課題文:
"""

【杵島郡白石町湯崎小島、久治地区】

中世の村と人々現地調査レポート

SU-27 1AG94051 大平龍子

      1AG94073 川越寛子

      1AG94079 吉川真季

<白石町湯崎小島の江口さんより>

 私達は、白石町湯崎小島の香月幸夫さん宅を、話を聞こうと訪ねましたが、幸夫さんは不在で、幸夫さんの奥様から詳しそうな人を聞き、急遽お隣の江口さんのお宅を訪ねることにしました。

 

@しこ名について

 江口さんは、去年役場を退職された方で、町の地理についてよくわかっている方で大変助かりました。しこ名についてお聞きしましたが、年もお若いし、あまり伝承されていないということでこちらのお宅では、しこ名はわかりませんでした。また、香月さんのお宅でも同じ様なことを言われました。なお、江口さんのお宅では、自分の家を中心に、「みちのきた」などという呼び方をされているそうです。

 

A水利のあり方

 農業用水はどこからひいているのですか?とお聞きすると、通常から船野にある小さな溜池からと、嘉瀬川溜池からひいているとのことです。白石町は有明海との高低の差が2〜3mだそうで、水が滞りやすいので、山の水でながしているが、井樋でせきとめた水を有明海が干潮のときに、水をながすようにしているそうです。井樋は、町ごとにあって、番をする人はそこの近くに住んでいる方がなさるそうです。

 

B去年の対策について

 去年は大変な水不足でしたが、どのような対策をされたのですか?とお聞きすると、江口さんのお宅では、ご自分の田んぼの中で時間給水をしてもらう土地を決めて、自分のうちで食べる分だけのお米を、通常より多く植えるなどして作られたそうです。時間給水の呼び名は、そのまま時間給水でした。

 30年前に同じことが起こっていたら…?とお聞きすると、溜池の水も既にあったので、今とあまり変わりはなかったのでは、とおっしゃいました。

 

C村の範囲について

 村の範囲をお尋ねしたところ、かなり詳細にわかりましたが、次に訪ねた竹下さんのおっしゃるのとは、若干の違いがありました。境界線は提出する地図に示すとおりです。

 

D村の耕地について

 以前は、はっきりとわかれてはいなかったが、湿田と乾田があり、乾田での裏作は小麦だったそうです。とれる田ととれない田では、どれくらい差がありましたか?とお聞きすると、あまり差はなかったということです。

"""

提示情報:
"""

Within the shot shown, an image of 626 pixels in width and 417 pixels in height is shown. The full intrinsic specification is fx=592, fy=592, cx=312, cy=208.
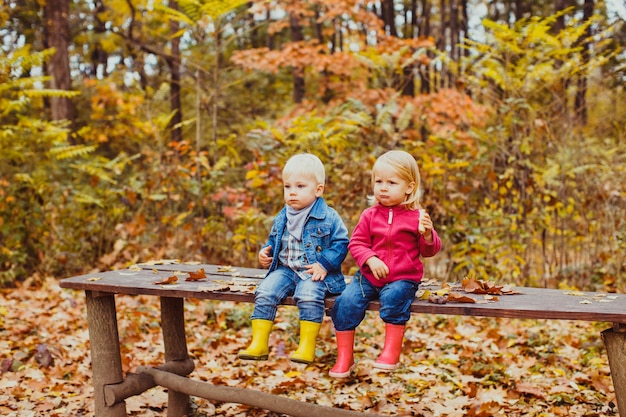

"""

小問: 湯崎小島の調査レポートにある小見出しを、記号を除いて、現れる順にすべて書き出しなさい。

解答例:
しこ名について
水利のあり方
去年の対策について
村の範囲について
村の耕地について